Perspectives économies en Afrique subsaharienne: combler le retard dans la mobilisation des recettes

• Rationnaliser les exonérations

• Renforcer les régimes de TVA et élargir l’impôt sur le revenu

• Des mesures prônées par le Fonds monétaire international

Mobilisation des recettes fiscales en Afrique subsaharienne: quelles sont les possibilités? Dans sa tribune du 15 octobre dernier, dans les colonnes de L’Economiste du Faso, Abebe Aemro Selassie, directeur du département Afrique du Fonds monétaire international, évoquait la problématique.
«Les problèmes spécifiques de la mobilisation des recettes varient grandement. Pour certains pays, il convient de mettre l’accent sur une rationalisation des exemptions; et pour d’autres, il pourrait s’agir d’accroître l’efficience des systèmes fiscaux existants», a-t-il déclaré. Et pour le rapport du FMI sur les perspectives de croissance en Afrique subsaharienne, paru le 15 octobre 2018, «la mobilisation des recettes fiscales est l’un des défis les plus pressants qui se posent aux États d’Afrique subsaharienne». Pour le FMI, la région peut mieux faire. L’institution se base pour cela sur l’examen des facteurs structurels expliquant le retard dans la mobilisation des recettes. Ces données indiquent, selon le FMI, que la région pourrait accroître en moyenne ses recettes fiscales de 3% à 5% du PIB, soit plus que ce qu’elle reçoit en aide internationale au développement.

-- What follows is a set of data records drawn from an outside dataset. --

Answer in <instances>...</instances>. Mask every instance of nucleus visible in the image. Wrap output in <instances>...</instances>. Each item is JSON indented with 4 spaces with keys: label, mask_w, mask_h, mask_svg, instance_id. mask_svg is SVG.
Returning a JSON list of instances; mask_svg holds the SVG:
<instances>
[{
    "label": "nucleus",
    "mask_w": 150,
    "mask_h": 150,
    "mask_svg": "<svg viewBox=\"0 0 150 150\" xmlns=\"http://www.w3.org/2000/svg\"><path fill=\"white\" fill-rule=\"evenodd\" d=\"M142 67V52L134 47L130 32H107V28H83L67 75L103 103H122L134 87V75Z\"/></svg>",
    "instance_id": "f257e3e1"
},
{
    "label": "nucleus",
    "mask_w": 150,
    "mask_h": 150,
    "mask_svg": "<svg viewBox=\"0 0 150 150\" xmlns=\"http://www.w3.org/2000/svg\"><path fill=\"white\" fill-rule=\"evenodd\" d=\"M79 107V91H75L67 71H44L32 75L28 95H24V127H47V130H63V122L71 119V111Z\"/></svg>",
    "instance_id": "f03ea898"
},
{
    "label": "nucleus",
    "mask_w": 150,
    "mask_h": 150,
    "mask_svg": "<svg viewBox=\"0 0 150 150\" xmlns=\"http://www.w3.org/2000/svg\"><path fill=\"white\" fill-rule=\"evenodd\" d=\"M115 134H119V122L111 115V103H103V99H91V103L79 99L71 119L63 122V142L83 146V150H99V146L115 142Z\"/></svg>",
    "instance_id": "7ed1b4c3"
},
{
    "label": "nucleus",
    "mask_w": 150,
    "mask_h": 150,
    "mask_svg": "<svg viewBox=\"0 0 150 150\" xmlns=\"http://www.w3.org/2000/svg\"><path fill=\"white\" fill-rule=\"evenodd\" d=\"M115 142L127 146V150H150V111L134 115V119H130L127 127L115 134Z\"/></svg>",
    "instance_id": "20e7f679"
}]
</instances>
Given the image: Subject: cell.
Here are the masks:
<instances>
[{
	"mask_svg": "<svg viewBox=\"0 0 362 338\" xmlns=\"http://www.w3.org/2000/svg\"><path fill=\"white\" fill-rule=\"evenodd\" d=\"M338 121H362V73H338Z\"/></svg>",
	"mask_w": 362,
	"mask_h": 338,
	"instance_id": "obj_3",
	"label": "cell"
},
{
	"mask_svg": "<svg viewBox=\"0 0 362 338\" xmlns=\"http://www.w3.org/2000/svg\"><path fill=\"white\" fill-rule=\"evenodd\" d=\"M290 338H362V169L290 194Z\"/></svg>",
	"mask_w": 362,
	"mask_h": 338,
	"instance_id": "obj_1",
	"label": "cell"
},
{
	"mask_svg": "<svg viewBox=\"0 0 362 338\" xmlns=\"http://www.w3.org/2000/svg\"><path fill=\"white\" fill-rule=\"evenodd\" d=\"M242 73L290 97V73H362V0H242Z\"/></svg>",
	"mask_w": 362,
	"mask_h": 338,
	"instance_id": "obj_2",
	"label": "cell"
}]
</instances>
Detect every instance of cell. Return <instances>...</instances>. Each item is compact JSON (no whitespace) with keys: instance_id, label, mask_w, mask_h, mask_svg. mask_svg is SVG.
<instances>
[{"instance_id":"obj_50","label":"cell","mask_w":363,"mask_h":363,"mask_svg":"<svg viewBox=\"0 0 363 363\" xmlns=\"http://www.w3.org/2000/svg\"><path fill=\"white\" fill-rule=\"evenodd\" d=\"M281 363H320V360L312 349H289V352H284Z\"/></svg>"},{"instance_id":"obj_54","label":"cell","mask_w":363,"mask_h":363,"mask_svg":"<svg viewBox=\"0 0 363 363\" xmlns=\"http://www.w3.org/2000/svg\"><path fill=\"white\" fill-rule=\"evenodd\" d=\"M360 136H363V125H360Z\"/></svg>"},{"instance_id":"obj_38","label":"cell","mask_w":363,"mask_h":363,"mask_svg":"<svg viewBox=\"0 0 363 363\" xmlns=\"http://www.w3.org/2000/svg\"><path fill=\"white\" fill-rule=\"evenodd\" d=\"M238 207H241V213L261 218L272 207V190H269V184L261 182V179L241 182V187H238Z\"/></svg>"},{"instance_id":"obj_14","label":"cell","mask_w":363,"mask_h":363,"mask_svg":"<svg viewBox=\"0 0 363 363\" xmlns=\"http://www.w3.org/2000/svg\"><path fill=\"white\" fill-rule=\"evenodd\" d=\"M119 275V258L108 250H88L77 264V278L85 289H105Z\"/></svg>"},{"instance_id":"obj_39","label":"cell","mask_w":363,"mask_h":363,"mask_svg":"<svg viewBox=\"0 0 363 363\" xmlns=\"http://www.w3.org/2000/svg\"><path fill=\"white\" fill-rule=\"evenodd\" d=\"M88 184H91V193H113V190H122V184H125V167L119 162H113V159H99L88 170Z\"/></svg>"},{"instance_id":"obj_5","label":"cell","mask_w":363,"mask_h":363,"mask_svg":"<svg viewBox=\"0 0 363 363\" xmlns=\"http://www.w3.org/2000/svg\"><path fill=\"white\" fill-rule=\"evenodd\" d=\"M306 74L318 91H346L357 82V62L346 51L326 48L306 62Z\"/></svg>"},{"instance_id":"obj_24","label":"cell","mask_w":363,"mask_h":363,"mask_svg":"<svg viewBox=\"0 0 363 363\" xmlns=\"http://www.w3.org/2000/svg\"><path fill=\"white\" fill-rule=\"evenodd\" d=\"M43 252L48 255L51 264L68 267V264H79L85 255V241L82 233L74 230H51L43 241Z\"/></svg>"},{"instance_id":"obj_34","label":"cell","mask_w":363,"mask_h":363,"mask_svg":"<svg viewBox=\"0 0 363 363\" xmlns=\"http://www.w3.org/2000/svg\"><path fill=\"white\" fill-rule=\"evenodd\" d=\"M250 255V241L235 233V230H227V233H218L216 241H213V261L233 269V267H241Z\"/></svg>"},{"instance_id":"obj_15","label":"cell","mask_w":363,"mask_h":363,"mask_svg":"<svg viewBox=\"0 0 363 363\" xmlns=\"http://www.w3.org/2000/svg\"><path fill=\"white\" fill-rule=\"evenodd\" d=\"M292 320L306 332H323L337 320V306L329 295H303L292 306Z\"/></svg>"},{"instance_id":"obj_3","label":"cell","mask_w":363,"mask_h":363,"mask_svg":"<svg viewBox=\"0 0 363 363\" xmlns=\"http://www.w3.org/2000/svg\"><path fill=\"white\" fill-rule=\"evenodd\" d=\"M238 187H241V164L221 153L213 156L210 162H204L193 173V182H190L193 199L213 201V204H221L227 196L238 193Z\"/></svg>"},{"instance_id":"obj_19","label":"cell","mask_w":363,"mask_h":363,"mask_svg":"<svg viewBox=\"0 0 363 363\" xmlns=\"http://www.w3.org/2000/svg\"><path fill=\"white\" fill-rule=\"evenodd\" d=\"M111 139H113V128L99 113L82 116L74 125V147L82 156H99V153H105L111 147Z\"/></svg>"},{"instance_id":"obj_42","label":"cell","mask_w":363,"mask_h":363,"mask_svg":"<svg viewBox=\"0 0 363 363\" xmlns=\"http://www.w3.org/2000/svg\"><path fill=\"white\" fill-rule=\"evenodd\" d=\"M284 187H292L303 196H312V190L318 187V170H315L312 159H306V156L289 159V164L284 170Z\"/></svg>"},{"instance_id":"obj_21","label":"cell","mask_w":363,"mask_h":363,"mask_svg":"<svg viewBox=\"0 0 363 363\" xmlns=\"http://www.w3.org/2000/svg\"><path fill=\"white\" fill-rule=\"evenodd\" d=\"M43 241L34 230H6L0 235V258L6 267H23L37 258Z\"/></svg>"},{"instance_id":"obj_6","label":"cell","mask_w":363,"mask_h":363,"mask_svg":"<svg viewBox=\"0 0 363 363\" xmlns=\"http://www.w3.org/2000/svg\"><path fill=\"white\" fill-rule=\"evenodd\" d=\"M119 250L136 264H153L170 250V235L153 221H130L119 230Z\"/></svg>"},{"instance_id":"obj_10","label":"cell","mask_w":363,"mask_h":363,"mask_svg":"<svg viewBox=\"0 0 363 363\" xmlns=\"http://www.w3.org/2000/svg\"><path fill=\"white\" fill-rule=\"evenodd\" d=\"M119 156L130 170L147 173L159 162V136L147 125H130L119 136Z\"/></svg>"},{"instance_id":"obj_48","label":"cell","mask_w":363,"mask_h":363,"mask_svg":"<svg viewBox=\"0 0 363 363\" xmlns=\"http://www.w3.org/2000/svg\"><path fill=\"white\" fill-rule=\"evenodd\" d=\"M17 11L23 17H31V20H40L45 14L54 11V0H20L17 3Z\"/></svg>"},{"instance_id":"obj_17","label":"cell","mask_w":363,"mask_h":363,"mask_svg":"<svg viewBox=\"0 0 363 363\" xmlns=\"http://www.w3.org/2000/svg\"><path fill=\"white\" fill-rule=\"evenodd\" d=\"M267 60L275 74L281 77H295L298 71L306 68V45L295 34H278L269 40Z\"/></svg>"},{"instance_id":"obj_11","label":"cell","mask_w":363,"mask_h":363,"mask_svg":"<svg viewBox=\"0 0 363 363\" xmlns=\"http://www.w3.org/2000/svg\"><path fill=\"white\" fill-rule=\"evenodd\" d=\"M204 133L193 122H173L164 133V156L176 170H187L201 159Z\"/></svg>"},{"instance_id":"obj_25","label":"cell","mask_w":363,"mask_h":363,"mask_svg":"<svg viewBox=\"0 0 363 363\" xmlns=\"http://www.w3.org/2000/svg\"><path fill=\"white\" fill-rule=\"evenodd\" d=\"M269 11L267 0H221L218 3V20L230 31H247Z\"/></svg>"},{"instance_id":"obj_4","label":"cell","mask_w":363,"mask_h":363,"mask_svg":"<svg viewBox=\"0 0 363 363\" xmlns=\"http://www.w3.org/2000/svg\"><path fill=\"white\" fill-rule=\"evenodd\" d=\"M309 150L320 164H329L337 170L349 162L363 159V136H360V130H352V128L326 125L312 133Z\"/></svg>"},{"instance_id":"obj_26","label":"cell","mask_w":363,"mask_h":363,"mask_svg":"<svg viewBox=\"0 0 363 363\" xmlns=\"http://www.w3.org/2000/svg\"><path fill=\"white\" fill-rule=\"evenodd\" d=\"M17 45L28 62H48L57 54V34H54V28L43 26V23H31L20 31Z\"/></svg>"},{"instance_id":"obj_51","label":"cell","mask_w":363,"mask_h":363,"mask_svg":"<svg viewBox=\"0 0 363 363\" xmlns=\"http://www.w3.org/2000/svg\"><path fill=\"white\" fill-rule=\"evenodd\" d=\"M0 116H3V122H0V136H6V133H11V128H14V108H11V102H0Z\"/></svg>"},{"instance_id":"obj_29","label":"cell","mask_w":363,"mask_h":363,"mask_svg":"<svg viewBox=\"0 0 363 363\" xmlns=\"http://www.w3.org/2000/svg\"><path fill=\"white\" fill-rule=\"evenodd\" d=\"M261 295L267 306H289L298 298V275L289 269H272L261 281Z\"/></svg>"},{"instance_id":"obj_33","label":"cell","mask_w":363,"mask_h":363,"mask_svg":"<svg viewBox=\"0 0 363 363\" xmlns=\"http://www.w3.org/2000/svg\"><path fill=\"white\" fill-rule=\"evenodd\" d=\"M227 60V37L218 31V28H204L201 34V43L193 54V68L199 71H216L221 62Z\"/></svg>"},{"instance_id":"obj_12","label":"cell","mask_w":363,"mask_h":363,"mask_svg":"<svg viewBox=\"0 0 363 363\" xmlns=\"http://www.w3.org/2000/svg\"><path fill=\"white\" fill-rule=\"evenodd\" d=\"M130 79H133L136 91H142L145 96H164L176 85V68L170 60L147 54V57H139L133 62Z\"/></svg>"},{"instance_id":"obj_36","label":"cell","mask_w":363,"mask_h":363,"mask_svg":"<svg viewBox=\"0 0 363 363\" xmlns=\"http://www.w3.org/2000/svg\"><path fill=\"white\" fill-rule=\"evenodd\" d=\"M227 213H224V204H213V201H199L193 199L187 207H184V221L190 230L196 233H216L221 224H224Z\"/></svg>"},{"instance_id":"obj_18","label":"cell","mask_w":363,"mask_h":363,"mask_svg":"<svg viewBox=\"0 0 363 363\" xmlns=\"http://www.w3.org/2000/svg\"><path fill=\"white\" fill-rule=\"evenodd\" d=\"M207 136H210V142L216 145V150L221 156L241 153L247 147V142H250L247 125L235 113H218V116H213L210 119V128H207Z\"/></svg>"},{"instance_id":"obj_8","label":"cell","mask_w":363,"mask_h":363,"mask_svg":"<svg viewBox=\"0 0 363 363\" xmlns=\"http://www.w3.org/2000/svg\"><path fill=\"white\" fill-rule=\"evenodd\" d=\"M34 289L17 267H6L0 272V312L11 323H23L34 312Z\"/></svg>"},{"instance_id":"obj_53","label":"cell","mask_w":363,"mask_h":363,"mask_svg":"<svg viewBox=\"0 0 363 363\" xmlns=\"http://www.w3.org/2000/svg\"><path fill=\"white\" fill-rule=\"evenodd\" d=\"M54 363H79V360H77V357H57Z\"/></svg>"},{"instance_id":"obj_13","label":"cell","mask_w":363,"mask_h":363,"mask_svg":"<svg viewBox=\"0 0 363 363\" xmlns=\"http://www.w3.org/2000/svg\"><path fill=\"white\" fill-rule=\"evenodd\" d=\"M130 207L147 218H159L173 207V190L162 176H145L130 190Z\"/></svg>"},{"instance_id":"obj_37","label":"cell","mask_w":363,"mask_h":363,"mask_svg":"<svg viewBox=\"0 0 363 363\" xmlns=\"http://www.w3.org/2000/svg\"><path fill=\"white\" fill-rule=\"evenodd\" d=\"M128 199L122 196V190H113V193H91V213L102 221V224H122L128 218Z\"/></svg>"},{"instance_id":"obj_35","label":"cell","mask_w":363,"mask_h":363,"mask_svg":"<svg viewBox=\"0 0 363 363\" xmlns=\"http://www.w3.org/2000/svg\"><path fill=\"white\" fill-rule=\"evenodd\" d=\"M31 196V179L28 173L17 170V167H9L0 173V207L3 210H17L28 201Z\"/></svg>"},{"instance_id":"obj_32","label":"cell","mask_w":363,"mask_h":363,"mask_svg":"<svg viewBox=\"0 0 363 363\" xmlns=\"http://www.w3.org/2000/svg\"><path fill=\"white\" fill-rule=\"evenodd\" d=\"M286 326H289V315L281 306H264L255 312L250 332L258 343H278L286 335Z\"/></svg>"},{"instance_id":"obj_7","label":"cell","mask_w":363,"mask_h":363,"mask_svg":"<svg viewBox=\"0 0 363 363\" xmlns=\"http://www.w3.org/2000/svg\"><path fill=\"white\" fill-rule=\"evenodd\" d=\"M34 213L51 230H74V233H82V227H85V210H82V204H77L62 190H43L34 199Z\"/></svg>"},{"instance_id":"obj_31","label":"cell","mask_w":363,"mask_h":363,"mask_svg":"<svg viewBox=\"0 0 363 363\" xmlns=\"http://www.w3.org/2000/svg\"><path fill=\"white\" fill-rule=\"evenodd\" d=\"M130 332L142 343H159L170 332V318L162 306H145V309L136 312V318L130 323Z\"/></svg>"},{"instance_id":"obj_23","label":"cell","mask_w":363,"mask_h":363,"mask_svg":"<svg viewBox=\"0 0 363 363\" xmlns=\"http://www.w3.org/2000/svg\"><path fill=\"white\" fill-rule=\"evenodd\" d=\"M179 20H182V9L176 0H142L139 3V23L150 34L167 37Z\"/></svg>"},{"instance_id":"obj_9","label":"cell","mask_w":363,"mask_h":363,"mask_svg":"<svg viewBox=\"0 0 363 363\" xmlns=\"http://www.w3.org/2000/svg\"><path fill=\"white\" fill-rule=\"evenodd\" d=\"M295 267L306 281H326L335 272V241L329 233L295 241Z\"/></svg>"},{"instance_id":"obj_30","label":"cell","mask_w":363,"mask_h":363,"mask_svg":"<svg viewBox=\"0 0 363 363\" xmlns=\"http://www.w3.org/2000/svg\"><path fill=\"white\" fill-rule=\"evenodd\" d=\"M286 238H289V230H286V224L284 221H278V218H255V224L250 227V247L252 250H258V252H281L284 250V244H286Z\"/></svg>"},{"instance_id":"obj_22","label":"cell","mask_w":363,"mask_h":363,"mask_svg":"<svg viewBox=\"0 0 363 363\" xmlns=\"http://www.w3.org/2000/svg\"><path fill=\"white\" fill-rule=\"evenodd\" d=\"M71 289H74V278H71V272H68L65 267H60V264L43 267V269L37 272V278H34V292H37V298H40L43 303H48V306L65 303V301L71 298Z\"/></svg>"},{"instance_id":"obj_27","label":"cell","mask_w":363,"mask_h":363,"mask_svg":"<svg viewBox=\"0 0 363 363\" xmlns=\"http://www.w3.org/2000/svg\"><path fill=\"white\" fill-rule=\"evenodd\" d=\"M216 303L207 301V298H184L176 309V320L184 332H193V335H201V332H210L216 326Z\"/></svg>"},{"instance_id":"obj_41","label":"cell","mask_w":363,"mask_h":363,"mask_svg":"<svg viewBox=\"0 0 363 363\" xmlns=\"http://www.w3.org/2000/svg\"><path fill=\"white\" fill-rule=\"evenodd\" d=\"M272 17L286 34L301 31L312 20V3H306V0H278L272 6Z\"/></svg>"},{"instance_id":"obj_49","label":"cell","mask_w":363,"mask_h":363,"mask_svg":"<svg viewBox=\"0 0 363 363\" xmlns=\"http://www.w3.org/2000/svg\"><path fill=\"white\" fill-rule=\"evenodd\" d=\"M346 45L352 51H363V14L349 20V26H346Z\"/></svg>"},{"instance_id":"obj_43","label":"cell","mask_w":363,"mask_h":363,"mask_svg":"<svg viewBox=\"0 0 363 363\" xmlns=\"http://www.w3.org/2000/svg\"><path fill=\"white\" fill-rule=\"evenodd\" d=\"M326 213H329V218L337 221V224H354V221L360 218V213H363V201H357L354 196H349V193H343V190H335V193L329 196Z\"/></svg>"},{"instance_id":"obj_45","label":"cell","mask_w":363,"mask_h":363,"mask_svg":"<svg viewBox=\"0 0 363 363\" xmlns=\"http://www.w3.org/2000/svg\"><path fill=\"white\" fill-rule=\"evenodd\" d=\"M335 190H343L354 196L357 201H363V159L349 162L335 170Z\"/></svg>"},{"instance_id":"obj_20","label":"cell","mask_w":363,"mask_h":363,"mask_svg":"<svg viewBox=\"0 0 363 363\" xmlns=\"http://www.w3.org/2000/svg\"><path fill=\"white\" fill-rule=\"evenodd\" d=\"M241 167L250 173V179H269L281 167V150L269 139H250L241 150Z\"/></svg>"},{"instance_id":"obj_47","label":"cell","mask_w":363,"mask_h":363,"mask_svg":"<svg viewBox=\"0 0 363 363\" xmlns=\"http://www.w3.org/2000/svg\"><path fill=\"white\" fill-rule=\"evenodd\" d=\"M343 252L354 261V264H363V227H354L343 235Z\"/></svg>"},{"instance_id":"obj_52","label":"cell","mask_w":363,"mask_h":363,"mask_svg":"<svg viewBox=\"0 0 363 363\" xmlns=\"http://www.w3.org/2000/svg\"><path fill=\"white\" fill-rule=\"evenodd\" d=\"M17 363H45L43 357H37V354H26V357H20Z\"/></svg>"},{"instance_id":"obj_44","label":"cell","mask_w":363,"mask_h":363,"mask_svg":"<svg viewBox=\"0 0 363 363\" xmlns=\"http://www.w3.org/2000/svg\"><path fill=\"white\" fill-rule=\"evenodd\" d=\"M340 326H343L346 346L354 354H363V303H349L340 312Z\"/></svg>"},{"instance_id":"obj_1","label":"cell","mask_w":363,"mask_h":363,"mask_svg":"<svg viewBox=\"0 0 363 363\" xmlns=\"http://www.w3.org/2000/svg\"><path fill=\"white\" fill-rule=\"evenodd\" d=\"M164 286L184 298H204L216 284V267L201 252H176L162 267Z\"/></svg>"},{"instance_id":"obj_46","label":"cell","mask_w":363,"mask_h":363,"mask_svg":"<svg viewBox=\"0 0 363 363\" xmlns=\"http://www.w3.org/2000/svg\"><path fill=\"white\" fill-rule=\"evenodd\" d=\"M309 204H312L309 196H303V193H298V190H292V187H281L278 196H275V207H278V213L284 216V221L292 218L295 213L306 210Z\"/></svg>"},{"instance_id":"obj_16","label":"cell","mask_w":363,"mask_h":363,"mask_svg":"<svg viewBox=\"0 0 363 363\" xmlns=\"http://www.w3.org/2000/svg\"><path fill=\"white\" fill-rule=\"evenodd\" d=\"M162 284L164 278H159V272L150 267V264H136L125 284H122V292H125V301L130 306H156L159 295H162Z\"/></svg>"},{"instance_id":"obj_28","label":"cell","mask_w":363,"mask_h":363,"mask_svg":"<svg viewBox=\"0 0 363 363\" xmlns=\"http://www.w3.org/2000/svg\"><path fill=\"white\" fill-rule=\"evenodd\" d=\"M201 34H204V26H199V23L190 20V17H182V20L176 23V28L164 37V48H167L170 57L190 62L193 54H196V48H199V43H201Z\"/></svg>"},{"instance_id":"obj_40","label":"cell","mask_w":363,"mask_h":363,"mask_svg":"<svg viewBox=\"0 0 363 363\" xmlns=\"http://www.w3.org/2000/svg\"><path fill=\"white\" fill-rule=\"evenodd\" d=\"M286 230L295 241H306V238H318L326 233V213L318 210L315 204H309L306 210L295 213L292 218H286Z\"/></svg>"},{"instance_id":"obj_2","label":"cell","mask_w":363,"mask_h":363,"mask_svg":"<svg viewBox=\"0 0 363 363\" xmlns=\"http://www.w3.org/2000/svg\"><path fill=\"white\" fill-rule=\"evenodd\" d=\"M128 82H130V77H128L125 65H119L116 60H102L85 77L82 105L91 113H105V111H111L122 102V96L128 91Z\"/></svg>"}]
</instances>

Qu’elles sont les mesures pour y parvenir ?
Pour les experts du FMI, la recette consiste à renforcer les régimes de TVA, à rationaliser les exonérations, à élargir l’assiette de l’impôt sur le revenu, à élaborer des stratégies à moyen terme pour renforcer les composantes de base d’une administration fiscale efficace, des mesures visant à élargir l’assiette de l’impôt et la modernisation des procédures administratives. En plus de ces stratégies, le FMI rappelle dans son rapport qu’il est également important de développer de nouvelles sources d’imposition telles que l’impôt foncier et d’exploiter les nouvelles technologies qui pourraient faciliter l’accès à des informations plus fiables. En outre, étant donné que la mobilisation des recettes doit se poursuivre pendant des années avant de donner des résultats durables, les pays doivent convaincre l’opinion publique de la nécessité des réformes en s’engageant de façon crédible à améliorer la gouvernance et la transparence.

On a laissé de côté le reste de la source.